Spitsbergen, John M., Jeanine S. Stewart, and Jeremy B. Tuttle.
Departments of Urology and Neuroscience, University of Virginia
School of Medicine, Charlottesville, VA 22908
APStracts 2:0180H, 1995.
Vascular tissues from spontaneously hypertensive rats (SHR) exhibit
increased nerve growth factor (NGF) levels and increased density of
sympathetic innervation compared to those from normotensive Wistar
-Kyoto (WKY) rats. The present study asked whether basal NGF secretion
or secretion elicited by agents analogous to sympathetic
neurotransmitters differs in cultured vascular smooth muscle cells
(VSMCs) from SHR and WKY rats. VSMCs were maintained in serum free
medium (SFM) for 72 hr, then treated and sampled at 4, 6, 8 and 24
hr. Conditioned medium was assayed for NGF using a two-site enzyme
-linked immunoassay.

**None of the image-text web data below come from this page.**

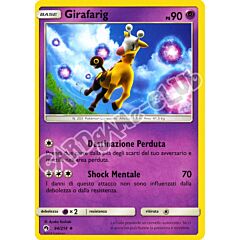 094 / 214 Girafarig non comune normale (IT) -NEAR MINT-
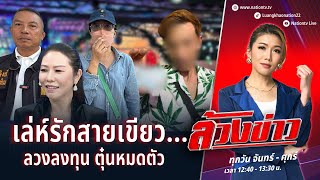 เล่ห์รักสายเขียว... ลวงลงทุน ตุ๋นหมดตัว | ล้วงข่าว | 24 ธ.ค. 67 | NationTV22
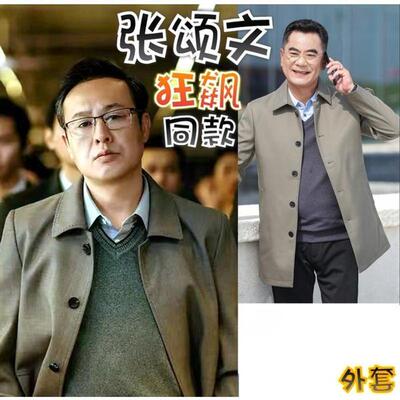 【狂飙】张颂文/高启强同款行政夹克爸爸装风衣上衣老干部外套男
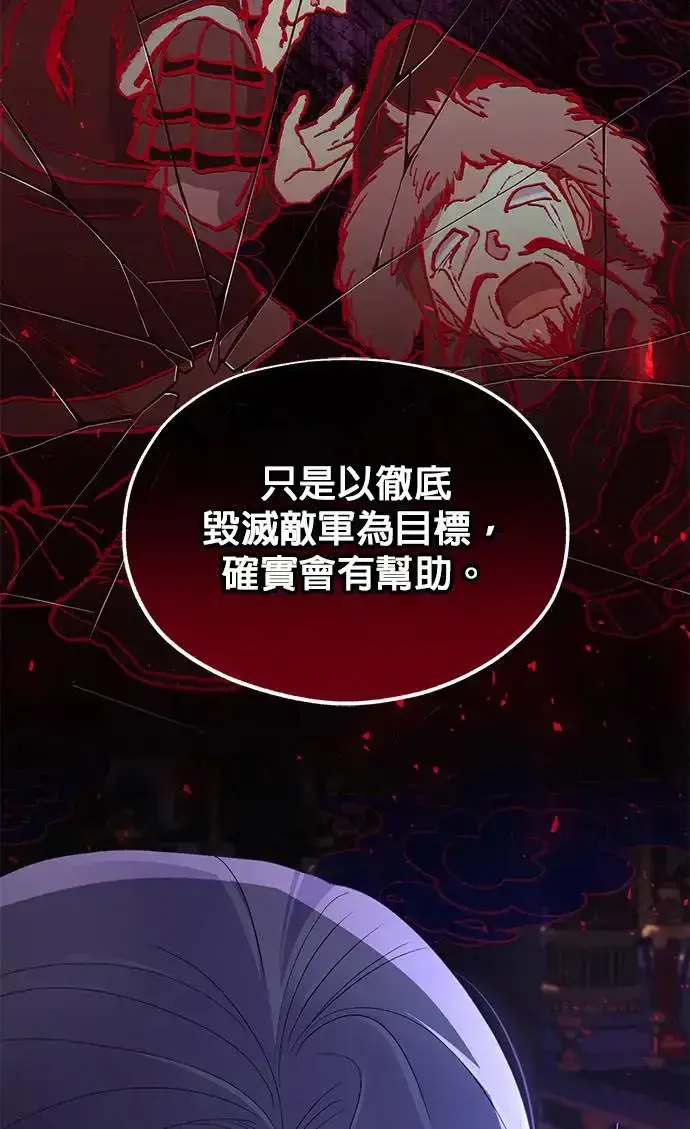 《琳的第六次皇宫生存记》第30话图66
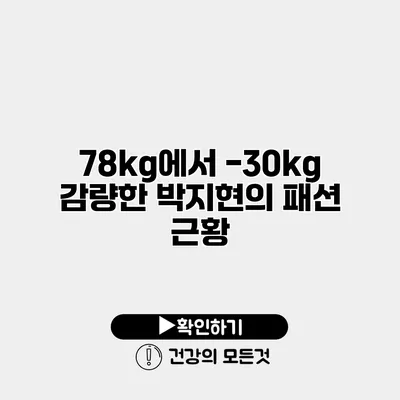 78kg에서 -30kg 감량한 박지현의 패션 근황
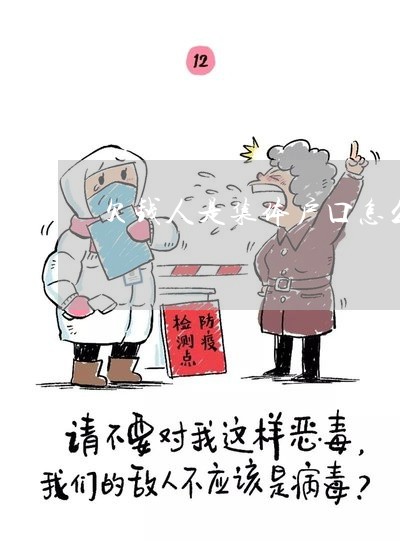 欠钱人是集体户口怎么起诉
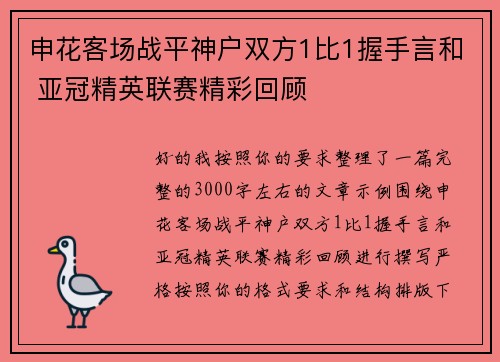 申花客场战平神户双方1比1握手言和 亚冠精英联赛精彩回顾 申花客场战平神户双方1比1握手言和 亚冠精英联赛精彩回顾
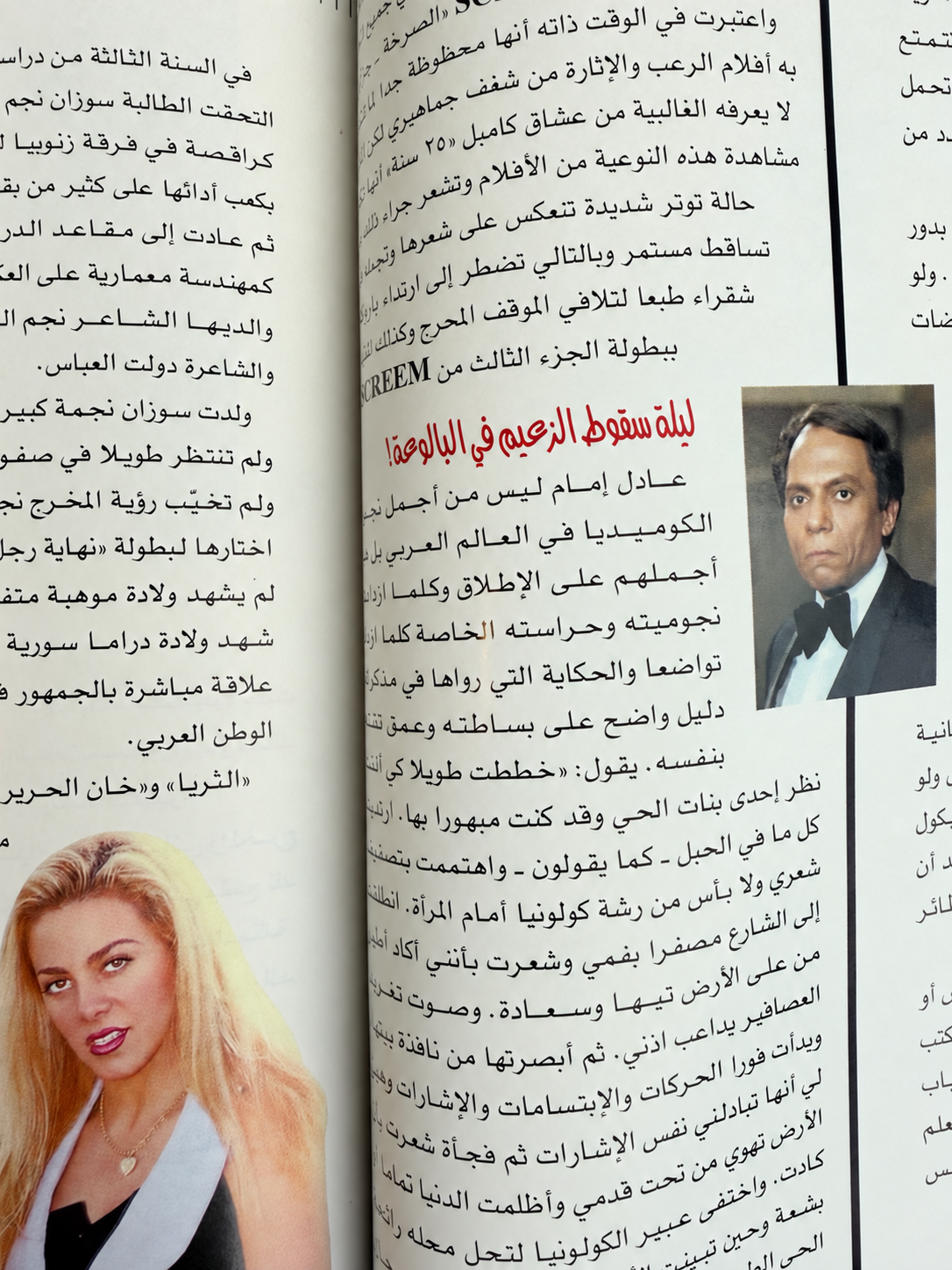 مجلة اميرة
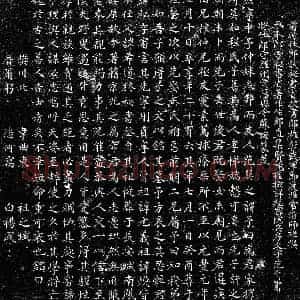 北宋 楷书墓志拓片《宋程枢墓志》高清图片欣赏
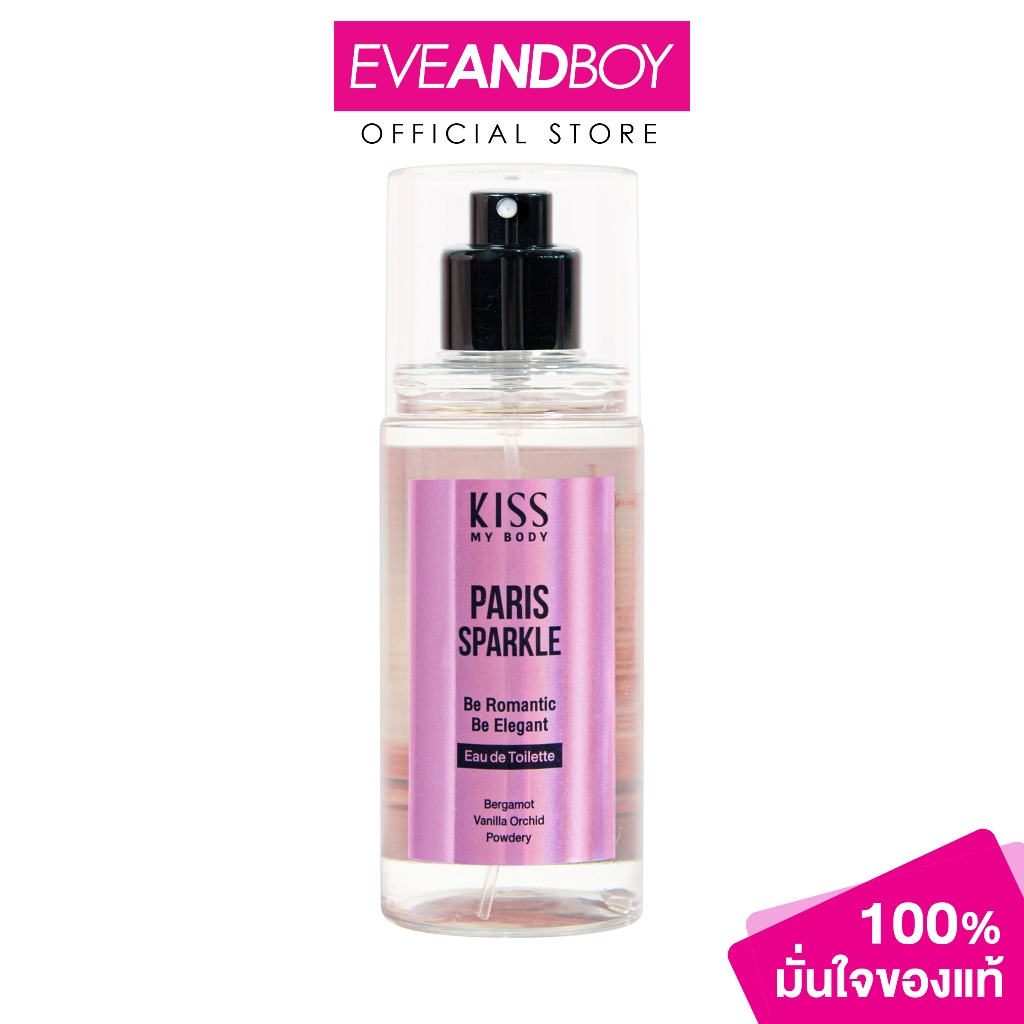 KISS MY BODY Eau De Toilette Paris Sparkle (88 ml.) คิส มาย บอดี้ โอ เดอ ทอยเล็ตต์ ปารีส สพาร์คเคิล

NGF secretion by SHR (19.2+/-4.6 pg/well/48 hr)
and WKY VSMCs (16.7+/-5.4 pg/well/48 hr) was similar in cultures
grown in serum containing medium, while SHR VSMCs maintained in SFM
secrete more NGF than WKY VSMCs (9.1+/-1.9 vs 2.9+/-0.4 pg/well/24
hr, respectively). Treatment of cultures with phenylephrine (PE, 0.1
-10 NM), neuropeptide-Y (NPY, 1 to 1000 nM) or [alpha],[beta]

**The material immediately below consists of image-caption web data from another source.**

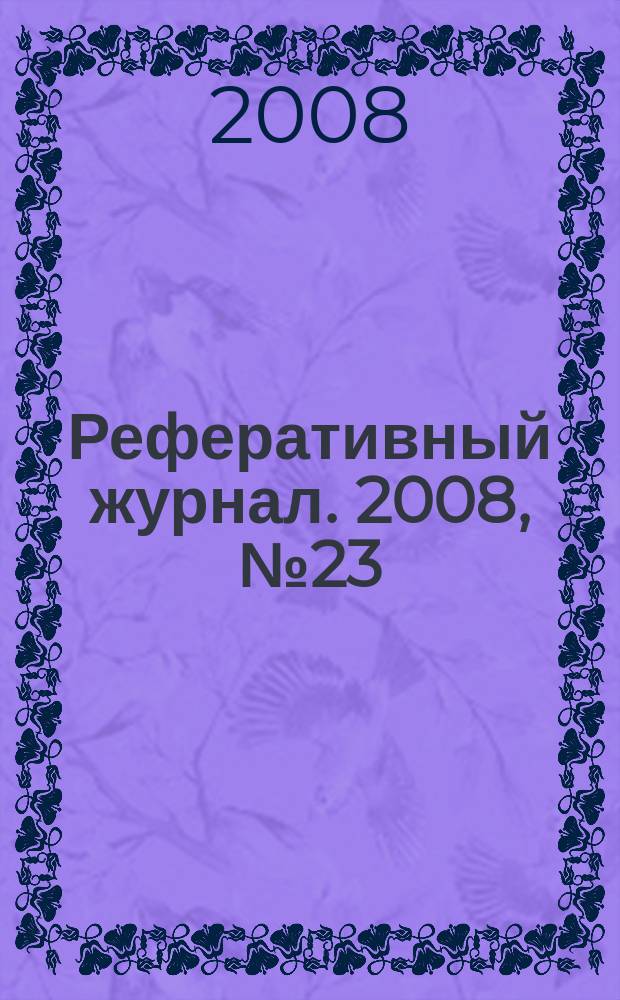 Реферативный журнал. 2008, № 23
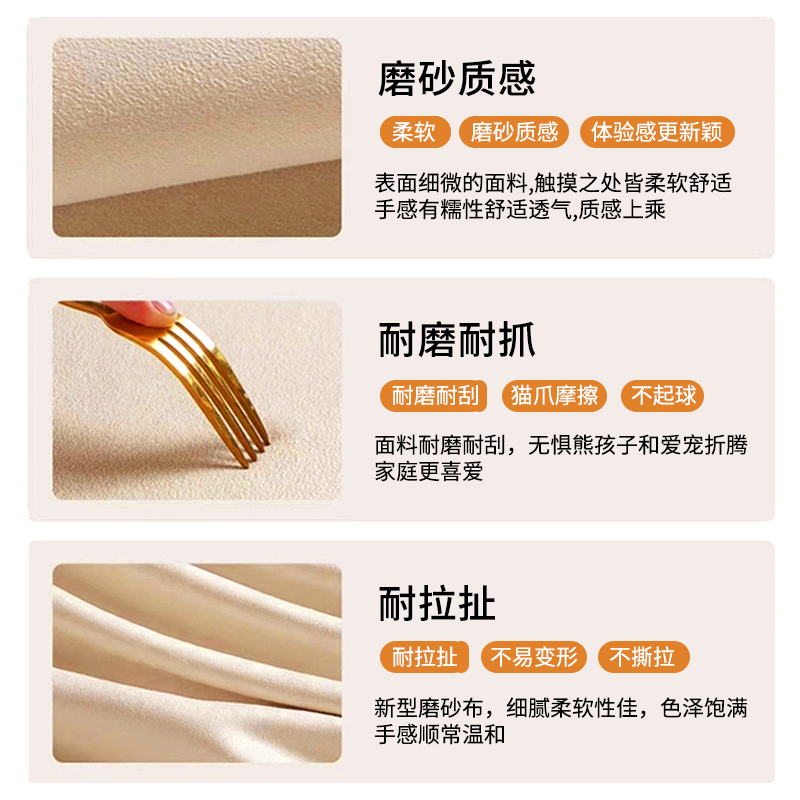 欧梵森轻奢奶油风磨砂布沙发床多功能伸缩两用客厅家用小户型高清大图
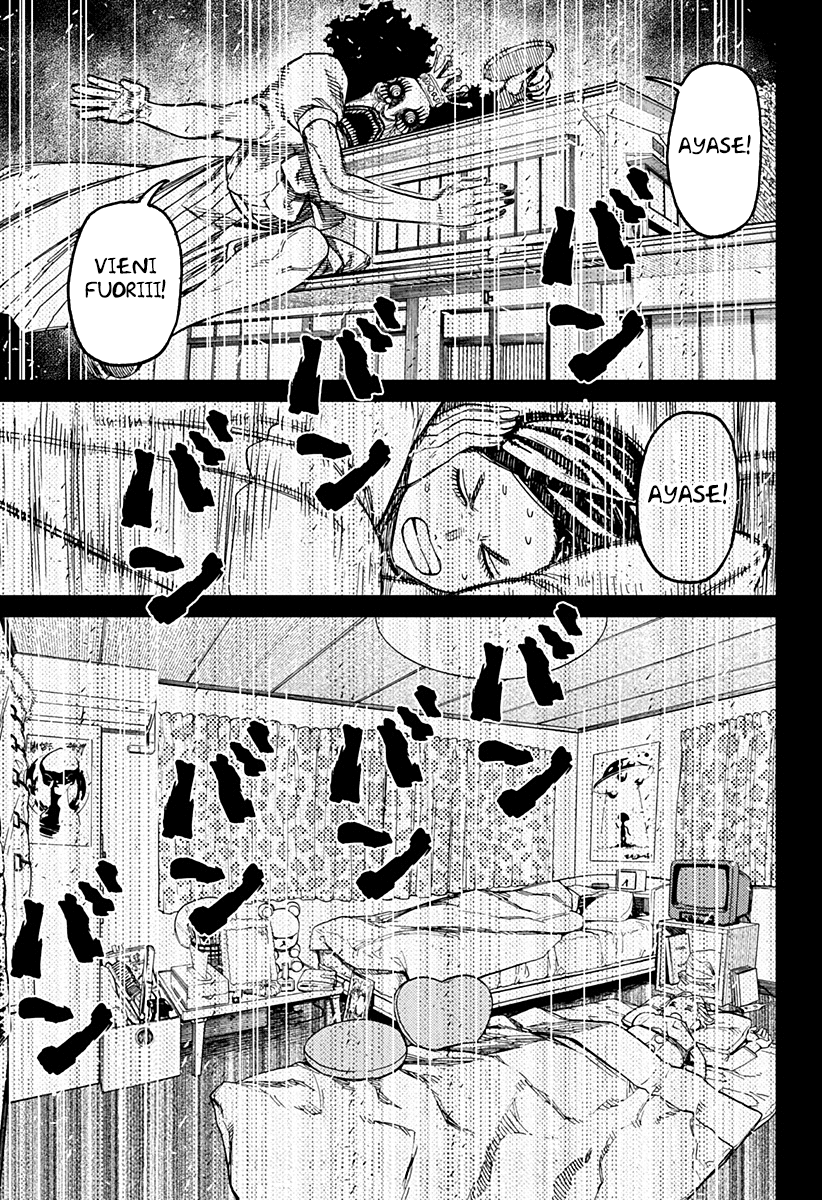 Read Dan Da Dan IT Manga Online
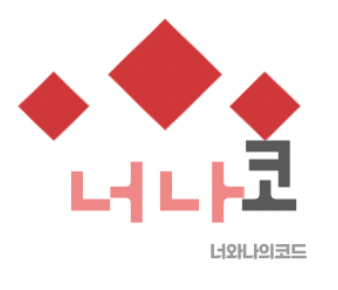 너나코코딩클래스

-methyleneadenosine 5'-triphosphate ([alpha][beta]MATP, 10 and 100 NM)
had no effect on NGF secretion by WKY VSMCs, while increasing NGF
secretion by SHR VSMCs. Treatment with isoproterenol (ISO, 0.1-10 NM)
decreased NGF secretion by WKY VSMCs but not SHR VSMCs. These data
indicate that the regulation of NGF secretion by sympathetic
neurotransmitter receptors is different for cultured VSMCs from SHR
and WKY rats. If similar differences exist in vivo, they could
account for the alterations in NGF levels and sympathetic innervation
which are observed.
Received 27 September 1994; accepted in final form 7 March 1995.
APS Manuscript Number H868-4.
Article publication pending Am. J. Physiol. (Heart Circ. Physiology).
ISSN 1080-4757 Copyright 1995 The American Physiological Society.
Published in APStracts on 9 May 1995.